RENCONTRE : HENRI SEROKA

Né à Anderlecht, Henri Seroka est un globe-trotter. Après des débuts de chan-teur, il s’est fort vite imposé comme compositeur pour l’écran, multipliant les projets. Il est aujourd’hui de retour avec un conte musical intitulé « La clairière enchantée ». Rencontre

 

Quel est le sujet de La clairière enchantée ?

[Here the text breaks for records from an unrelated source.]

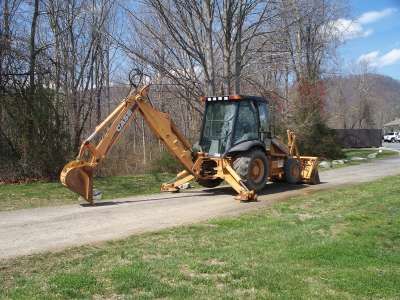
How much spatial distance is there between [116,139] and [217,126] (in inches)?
129

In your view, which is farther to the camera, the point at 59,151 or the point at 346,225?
the point at 59,151

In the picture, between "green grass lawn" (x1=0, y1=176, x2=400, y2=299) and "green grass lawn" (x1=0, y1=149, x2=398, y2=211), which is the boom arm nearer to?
"green grass lawn" (x1=0, y1=149, x2=398, y2=211)

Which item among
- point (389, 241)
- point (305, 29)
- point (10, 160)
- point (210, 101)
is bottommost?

Lucas, un jeune adulte, est amené à quitter sa terre natale devenue inhospitalière. Il traverse les frontières et se retrouve loin de chez lui, complètement dépaysé dans un lieu dont il ignore les usages. Ce voyage, qui prend une proportion intime, l’amène à croiser la route de gens bienveillants et d’autres qui le sont moins. Bien entendu, les apparences ne sont pas toujours celles auxquelles on se réfère et le verni peut craquer !

 

De quelle manière vous est venue l’idée de ce conte musical tout public ?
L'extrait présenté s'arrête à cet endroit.